Can we consider your artistic perspective as a critique against the everyday life circles in which modern individuals are alienated?

I am quite weary of the term CRITIQUE, it rings negative and distant, too close to "critical", but luckily not too far from cricket! Of course I try to be analytical and discerning, and I think being a contemporary artists requires being professionally aware and conscious of the contemporary world one lives in, of being present. Regarding “against the everyday”, I am a big fan of Martha Stewart, I think she is someone who has brought back the decorative as comfort, and DIY which is something I am very interested in, it has to do with daily practice, along the lines of Huizinga and Caillois writing on play, game, ritual... EVERYDAY is her brand, which I find fascinating, almost revolutionary, a very persistent, global brand that tries to act as a remedy against alienation. I guess all brands aim to do that, Ananatural Production included! Here at AP we aim to fight alienation and suffering and to bring joy and wonder.

You are coming from an artist family and your parents are talented artists who opened new horizons in Singapore, in Yugoslavia and in global art world. What are their influences over your artistic style?
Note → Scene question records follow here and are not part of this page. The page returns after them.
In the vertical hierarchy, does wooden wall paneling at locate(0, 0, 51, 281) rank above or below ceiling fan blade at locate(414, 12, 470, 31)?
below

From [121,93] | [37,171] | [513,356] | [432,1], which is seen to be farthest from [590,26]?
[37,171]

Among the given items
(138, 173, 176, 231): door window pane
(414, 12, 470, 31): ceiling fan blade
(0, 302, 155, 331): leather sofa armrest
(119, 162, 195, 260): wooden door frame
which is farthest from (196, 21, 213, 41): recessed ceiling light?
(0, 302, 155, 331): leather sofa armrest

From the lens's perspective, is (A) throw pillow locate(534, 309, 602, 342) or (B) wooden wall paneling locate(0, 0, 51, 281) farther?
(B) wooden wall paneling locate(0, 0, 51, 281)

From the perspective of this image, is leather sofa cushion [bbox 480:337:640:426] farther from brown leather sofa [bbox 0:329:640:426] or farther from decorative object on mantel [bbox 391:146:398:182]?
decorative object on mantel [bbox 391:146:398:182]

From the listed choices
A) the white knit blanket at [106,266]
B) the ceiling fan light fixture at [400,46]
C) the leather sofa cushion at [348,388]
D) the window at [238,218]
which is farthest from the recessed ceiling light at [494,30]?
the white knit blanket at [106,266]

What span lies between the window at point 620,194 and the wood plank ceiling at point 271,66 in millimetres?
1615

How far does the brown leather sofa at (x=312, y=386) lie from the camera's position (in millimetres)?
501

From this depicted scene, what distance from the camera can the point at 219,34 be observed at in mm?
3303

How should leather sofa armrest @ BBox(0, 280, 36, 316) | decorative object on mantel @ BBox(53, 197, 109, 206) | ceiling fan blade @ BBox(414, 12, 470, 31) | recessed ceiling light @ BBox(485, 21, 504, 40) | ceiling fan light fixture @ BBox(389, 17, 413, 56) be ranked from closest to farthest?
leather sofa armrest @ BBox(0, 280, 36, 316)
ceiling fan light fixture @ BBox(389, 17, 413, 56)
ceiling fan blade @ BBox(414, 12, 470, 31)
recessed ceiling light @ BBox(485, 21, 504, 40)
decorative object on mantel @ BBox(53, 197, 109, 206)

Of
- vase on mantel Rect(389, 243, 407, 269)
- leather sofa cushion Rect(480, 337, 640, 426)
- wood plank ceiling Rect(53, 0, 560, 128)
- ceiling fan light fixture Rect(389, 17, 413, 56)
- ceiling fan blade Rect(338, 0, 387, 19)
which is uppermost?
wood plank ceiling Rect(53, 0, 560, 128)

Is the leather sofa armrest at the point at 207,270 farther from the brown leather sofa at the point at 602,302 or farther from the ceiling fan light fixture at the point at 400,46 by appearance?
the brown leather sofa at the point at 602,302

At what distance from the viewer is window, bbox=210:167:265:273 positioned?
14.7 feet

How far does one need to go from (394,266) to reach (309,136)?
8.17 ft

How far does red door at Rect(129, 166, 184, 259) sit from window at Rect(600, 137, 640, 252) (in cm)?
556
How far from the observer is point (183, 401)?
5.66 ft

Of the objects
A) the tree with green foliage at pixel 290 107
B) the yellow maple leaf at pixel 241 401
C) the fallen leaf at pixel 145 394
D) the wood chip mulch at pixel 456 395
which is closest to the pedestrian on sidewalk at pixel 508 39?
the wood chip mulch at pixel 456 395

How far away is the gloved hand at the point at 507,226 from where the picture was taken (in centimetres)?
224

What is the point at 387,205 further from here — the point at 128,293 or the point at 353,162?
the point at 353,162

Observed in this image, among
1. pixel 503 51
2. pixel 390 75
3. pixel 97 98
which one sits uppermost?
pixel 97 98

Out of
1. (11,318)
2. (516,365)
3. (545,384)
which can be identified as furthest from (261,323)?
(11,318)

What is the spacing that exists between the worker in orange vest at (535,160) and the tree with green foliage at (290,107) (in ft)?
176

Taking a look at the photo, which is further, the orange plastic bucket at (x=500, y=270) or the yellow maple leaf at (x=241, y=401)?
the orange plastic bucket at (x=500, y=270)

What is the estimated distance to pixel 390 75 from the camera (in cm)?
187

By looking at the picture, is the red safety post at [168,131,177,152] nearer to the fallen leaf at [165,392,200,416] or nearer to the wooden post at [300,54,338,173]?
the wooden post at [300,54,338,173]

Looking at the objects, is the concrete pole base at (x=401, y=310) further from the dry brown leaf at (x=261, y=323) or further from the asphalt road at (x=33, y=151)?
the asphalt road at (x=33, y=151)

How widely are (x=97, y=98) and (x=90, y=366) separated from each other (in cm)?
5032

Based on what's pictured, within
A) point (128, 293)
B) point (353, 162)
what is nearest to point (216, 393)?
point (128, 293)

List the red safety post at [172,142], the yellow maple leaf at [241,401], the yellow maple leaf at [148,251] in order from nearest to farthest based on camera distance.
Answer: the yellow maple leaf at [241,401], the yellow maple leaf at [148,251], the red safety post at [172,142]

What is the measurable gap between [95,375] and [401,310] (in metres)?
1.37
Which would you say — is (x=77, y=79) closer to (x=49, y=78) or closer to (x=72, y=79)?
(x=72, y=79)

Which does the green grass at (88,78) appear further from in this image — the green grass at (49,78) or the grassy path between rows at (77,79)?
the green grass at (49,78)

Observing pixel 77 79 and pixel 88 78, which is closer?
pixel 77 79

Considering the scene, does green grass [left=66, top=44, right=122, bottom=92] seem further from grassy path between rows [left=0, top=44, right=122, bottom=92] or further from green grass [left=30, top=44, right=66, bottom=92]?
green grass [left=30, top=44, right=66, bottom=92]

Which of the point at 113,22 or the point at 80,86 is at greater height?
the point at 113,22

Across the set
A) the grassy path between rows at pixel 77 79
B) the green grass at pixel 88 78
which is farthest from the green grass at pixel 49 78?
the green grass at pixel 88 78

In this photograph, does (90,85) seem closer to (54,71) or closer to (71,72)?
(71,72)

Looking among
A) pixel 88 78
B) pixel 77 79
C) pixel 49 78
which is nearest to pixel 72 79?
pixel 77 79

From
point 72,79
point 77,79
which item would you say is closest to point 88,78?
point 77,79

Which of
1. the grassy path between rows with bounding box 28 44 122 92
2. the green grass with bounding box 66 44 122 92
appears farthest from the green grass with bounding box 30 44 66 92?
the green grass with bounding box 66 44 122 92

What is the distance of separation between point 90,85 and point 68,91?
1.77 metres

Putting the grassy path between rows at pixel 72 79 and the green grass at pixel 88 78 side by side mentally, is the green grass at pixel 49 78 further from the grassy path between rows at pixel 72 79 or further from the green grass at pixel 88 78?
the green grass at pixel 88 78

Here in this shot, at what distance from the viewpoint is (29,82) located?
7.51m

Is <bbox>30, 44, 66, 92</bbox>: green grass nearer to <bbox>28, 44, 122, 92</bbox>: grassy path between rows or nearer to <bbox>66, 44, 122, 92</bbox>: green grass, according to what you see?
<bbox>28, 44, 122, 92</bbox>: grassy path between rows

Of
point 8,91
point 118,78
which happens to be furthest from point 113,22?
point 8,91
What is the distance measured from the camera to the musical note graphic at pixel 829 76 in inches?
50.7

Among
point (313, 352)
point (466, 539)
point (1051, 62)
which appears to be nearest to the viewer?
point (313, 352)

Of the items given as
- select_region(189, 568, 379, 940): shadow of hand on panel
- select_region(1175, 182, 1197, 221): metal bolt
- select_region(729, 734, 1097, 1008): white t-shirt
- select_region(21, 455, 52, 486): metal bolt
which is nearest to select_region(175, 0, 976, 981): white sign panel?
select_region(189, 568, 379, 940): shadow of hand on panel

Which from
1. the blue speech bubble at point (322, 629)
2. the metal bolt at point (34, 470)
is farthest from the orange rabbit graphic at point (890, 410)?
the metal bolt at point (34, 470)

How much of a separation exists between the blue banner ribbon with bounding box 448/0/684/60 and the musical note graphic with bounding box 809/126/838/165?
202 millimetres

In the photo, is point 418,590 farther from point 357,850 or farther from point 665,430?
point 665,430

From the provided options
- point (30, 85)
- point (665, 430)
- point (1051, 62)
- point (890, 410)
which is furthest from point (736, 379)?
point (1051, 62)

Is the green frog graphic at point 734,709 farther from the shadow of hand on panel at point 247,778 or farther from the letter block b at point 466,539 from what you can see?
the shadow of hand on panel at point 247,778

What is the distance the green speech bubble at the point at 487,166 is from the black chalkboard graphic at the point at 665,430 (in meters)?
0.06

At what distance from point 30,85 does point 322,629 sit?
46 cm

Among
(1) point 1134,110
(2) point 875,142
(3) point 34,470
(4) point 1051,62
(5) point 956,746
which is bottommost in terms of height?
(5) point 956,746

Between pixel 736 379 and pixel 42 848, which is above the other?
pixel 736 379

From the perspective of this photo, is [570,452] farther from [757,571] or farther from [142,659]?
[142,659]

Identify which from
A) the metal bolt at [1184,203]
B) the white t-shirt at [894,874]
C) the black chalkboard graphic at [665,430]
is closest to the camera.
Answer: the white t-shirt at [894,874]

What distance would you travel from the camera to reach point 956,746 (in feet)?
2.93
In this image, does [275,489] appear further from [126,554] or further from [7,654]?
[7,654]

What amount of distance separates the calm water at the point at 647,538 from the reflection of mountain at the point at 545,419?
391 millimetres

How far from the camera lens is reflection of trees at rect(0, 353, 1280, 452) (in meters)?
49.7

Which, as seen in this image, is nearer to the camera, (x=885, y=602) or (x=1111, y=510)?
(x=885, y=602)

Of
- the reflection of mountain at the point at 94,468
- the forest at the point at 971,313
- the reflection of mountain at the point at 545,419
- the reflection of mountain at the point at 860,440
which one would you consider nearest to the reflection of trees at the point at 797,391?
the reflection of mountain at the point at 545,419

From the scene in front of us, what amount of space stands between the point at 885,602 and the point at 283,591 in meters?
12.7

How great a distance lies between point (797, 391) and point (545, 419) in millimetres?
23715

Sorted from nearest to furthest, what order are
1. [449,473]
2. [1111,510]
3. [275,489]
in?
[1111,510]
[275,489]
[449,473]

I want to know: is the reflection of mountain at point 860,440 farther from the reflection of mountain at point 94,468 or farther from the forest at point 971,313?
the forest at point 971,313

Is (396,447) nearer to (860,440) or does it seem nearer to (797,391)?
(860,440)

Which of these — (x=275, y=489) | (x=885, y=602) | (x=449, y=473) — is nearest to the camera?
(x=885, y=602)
I am very lucky to come from the family that I come from. Besides being extremely fun and entertaining, it is also a serious support system that encourages and nurtures me. Obviously my parents come from a different generation and their work is different from mine, however they have installed and stimulated some core values that inform my work. Besides taking me to all the museums and galleries (and parties!) since I was born, they have taught me the importance of system and methodology, the discipline required for professional art practice, they have been in it for the long run! It gives me a certain comfort, I do not feel so much the pressure and the stress to "make it", to be a seasonal star which seems to be an acute side effect of working in the art world today. Of course it gets to me and I get greedy just like everyone else but it does give me a perspective. It is about endurance, and the fact that art making should, and can be integrated into ones life in a balanced and meaningful way. It is very wholesome!

You have been in collaboration with Marina Abramovic for your new project. Can you tell us please the concept and details of the Money Mountain?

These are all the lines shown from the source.